Fragment Subscriptions in GraphQL

Published in

Hifi Finance | Official blog

8 min readJun 1, 2017

At GraphQL Europe on May 21st, I spoke about Mainframe’s journey with realtime GraphQL. Our entire product’s experience is contingent on an efficient and reliable realtime architecture that we have spent a lot of time perfecting.

In this article I will provide an overview of some of the client side challenges that we faced when building our product with GraphQL, our solutions, and proposals that are under discussion in the GraphQL spec to improve this.

The Problem

GraphQL is a fantastic way for our front-end clients to describe their data dependencies to a server. The server then has to satisfy those data dependencies for the client, such that the client can render its screens appropriately. I’ve personally been watching this space since Facebook announced GraphQL as this problem has been at the forefront of client-side development for many years.

The realtime story has been under discussion since shortly after GraphQL itself was announced publicly however it has taken the community a while to flesh out various solutions for it. Two leading paradigms emerged, live queries and subscriptions, as well as a variety of solutions in between.

At Mainframe, we’ve decided to move forward with subscriptions as it gives us the best flexibility on the client and a path towards implementation on the server. Since we’re using Relay, we used the relay-subscriptions library to hook into the same containers that we’re using to declare our data requirements.

All of these tools worked exceptionally in getting our application converted over to using Relay and GraphQL. We went from prototypes to having the entire application migrated in a matter of weeks and we removed a lot of data specific code in the process.

However there is one fundamental issue with the GraphQL subscription specification that we wanted to evaluate further once we had our application fully set up — the gap between receiving a query’s response and setting up a subscription based on data in the response.

Gap between receiving a query’s response and setting up a subscription

If an event occurs within this gap, the server does not yet know that the client cares about that event. Therefore an event can be entirely missed by some clients while being handled correctly by others. This creates an inconsistent experience and does not let us achieve our goal of having a reliable realtime experience.

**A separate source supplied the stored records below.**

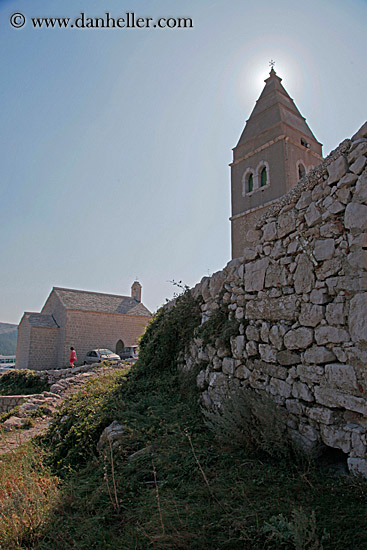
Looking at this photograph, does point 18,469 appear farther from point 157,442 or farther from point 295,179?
point 295,179

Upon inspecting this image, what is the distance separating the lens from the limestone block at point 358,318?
10.9ft

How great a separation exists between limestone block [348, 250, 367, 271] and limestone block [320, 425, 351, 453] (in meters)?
1.65

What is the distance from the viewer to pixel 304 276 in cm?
413

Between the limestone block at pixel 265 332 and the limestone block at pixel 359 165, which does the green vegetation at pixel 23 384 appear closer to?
the limestone block at pixel 265 332

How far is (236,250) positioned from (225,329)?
13.0 m

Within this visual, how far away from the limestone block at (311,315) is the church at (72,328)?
22483 mm

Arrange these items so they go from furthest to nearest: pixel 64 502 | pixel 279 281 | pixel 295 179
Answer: pixel 295 179, pixel 279 281, pixel 64 502

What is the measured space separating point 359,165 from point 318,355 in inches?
80.9

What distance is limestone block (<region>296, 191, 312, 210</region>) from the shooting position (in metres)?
4.29

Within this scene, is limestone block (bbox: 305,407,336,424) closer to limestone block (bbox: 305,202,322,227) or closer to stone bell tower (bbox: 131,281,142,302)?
limestone block (bbox: 305,202,322,227)

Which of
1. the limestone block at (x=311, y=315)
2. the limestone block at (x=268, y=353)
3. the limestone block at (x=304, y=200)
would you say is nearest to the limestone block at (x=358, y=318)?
the limestone block at (x=311, y=315)

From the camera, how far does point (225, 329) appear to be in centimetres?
546

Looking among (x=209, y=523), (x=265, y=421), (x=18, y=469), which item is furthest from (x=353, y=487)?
(x=18, y=469)

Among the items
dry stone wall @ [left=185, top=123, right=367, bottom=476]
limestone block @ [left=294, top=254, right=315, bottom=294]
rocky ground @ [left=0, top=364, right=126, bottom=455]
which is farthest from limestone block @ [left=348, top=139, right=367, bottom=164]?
rocky ground @ [left=0, top=364, right=126, bottom=455]
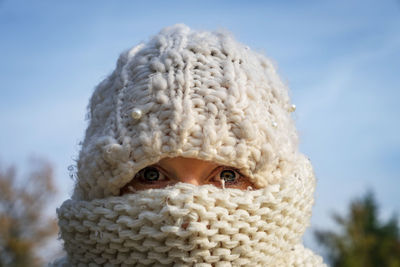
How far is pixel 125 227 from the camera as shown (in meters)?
1.38

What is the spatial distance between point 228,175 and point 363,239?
40.5 ft

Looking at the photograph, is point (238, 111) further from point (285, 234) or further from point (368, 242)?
point (368, 242)

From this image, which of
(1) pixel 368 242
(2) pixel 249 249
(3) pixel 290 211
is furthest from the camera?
(1) pixel 368 242

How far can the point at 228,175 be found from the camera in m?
1.43

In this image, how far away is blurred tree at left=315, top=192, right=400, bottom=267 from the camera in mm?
11620

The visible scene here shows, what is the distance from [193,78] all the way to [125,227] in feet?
1.72

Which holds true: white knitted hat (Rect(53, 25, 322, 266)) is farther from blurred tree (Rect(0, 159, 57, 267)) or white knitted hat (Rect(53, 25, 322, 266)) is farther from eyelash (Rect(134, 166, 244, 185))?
blurred tree (Rect(0, 159, 57, 267))

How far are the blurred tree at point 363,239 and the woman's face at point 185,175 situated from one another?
35.0ft

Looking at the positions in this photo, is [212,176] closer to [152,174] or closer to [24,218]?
[152,174]

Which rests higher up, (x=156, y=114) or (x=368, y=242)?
(x=368, y=242)

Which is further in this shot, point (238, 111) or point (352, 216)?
point (352, 216)

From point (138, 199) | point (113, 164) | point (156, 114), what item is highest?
point (156, 114)

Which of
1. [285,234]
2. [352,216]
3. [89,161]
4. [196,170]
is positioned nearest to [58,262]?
[89,161]

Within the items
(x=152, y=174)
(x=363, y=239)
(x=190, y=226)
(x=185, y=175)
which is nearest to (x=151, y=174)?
(x=152, y=174)
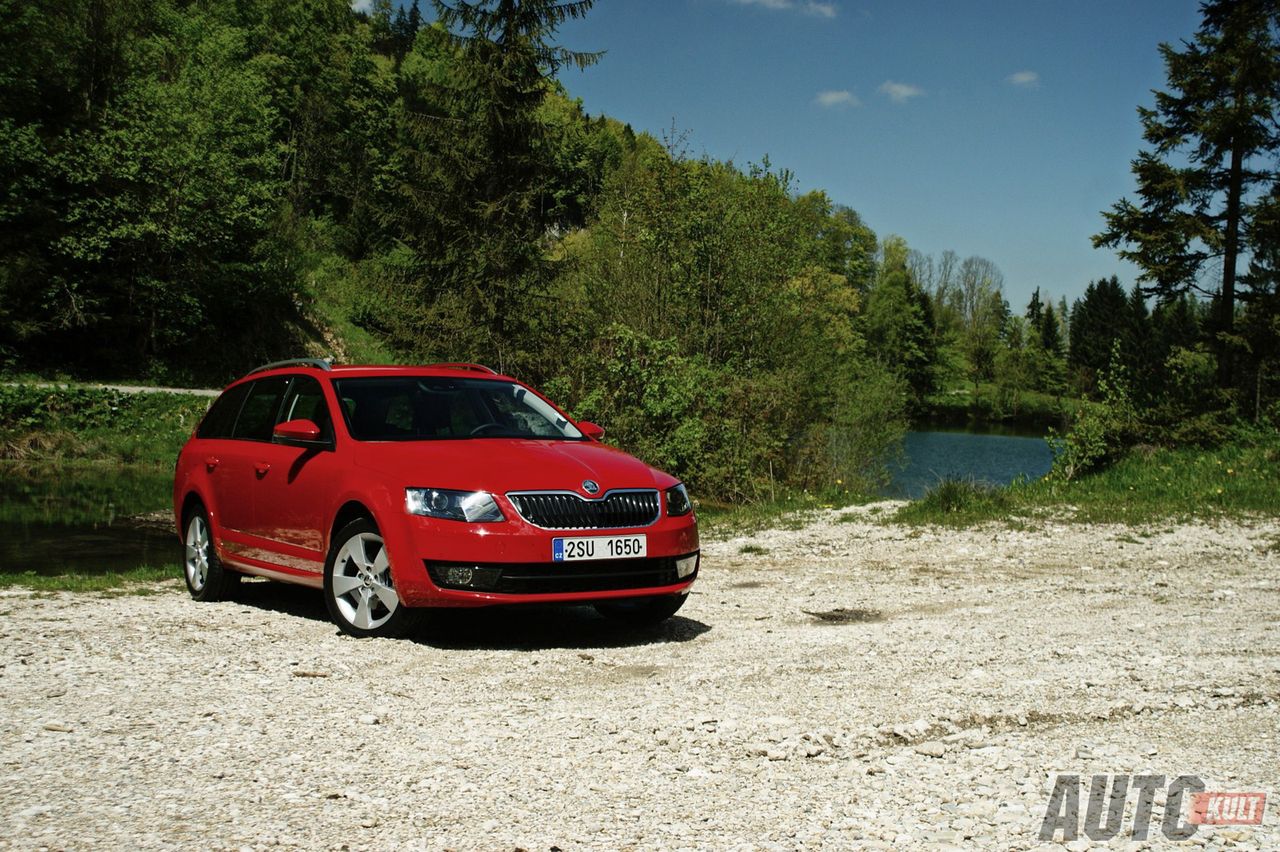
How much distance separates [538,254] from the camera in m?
27.2

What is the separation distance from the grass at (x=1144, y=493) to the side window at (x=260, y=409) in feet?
29.4

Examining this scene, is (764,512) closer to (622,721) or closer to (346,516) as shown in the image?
(346,516)

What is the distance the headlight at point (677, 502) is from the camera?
6945 millimetres

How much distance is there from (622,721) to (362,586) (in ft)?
8.24

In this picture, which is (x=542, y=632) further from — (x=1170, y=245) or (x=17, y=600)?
(x=1170, y=245)

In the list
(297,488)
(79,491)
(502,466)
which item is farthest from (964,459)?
(502,466)

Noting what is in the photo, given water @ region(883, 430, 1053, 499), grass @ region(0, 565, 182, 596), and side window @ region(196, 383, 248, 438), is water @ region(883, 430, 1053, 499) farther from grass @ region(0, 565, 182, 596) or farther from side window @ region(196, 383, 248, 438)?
side window @ region(196, 383, 248, 438)

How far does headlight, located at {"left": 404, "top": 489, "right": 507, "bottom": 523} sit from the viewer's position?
245 inches

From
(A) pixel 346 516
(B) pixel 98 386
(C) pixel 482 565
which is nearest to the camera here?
(C) pixel 482 565

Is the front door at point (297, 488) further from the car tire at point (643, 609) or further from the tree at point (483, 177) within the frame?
the tree at point (483, 177)

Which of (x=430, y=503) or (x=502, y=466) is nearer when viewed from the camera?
(x=430, y=503)

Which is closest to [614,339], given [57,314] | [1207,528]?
[1207,528]

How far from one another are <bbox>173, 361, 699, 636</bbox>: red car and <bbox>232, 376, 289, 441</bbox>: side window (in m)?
0.02

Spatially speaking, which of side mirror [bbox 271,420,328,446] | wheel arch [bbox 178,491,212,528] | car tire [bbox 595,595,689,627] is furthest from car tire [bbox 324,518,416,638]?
wheel arch [bbox 178,491,212,528]
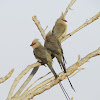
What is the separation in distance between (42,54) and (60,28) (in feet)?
4.65

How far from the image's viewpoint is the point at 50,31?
6254mm

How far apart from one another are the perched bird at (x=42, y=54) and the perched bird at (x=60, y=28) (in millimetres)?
740

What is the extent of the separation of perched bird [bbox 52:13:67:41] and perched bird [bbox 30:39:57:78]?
740 mm

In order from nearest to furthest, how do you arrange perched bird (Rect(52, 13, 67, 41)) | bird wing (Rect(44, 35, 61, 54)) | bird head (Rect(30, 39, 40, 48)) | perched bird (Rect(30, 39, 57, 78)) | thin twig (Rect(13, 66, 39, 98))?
1. thin twig (Rect(13, 66, 39, 98))
2. perched bird (Rect(30, 39, 57, 78))
3. bird wing (Rect(44, 35, 61, 54))
4. bird head (Rect(30, 39, 40, 48))
5. perched bird (Rect(52, 13, 67, 41))

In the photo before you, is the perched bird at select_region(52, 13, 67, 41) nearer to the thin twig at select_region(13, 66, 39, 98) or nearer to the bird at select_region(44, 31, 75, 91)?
the bird at select_region(44, 31, 75, 91)

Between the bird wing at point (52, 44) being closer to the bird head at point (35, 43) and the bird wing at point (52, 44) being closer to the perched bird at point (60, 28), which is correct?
the bird head at point (35, 43)

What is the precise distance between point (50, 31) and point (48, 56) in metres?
1.14

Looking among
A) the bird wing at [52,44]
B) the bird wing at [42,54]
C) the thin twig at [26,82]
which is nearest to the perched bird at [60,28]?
the bird wing at [52,44]

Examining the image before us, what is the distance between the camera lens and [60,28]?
6.54 meters

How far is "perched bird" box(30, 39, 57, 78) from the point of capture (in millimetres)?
5207

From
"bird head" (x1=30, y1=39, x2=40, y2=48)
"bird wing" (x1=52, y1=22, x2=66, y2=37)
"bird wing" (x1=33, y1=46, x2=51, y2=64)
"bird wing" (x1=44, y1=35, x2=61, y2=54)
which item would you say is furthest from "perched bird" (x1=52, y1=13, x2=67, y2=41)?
"bird wing" (x1=33, y1=46, x2=51, y2=64)

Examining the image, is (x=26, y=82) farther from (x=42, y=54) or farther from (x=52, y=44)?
(x=52, y=44)

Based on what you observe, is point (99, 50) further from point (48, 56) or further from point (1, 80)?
point (1, 80)

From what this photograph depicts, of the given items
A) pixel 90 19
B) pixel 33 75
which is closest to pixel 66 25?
pixel 90 19
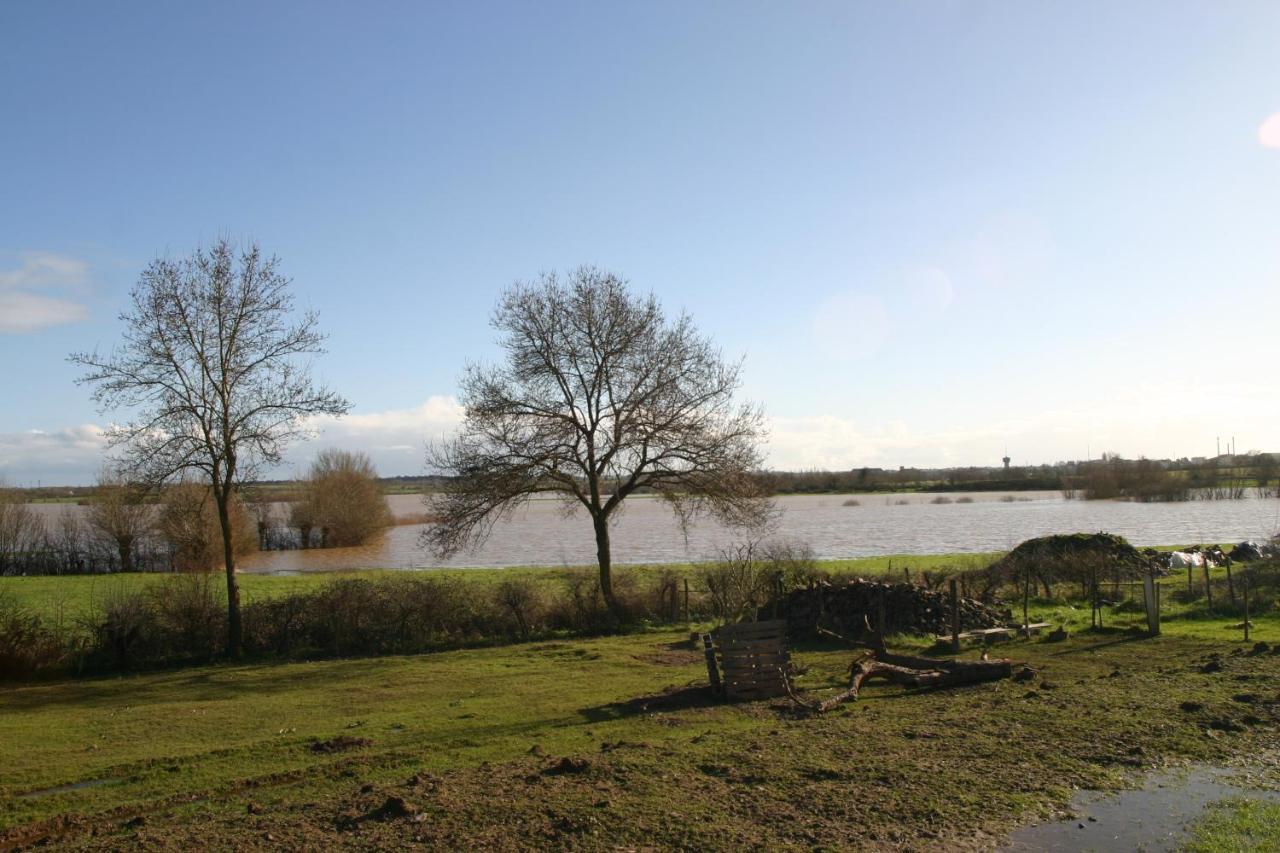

You may be thinking that this gap is small; and for fast and reliable desktop internet connections, it certainly can be. But our application also operates across slow mobile networks with high latency. In these circumstances, this gap can be quite large. Mobile devices can also lose connection intermittently, resulting in the query and subscription negotiation to be repeated when the device comes back online. Meaning that this gap can be experienced multiple times within the lifespan of a single screen.

For some applications, this gap may not even matter. At Facebook, for example, if they drop a “like” in their realtime architecture during a live stream, does it really matter? However for Mainframe, where this event can be a message from a colleague containing critical information, we cannot allow the client to become desynchronized.

We spent some time evaluating various solutions and came up with a versioning strategy for responses from GraphQL. All query responses from our system additionally return a version, which we then attach to any subsequent subscription requests reliant on a query’s data. In this way, the server can then replay any missed events back to the subscription and we don’t drop any events!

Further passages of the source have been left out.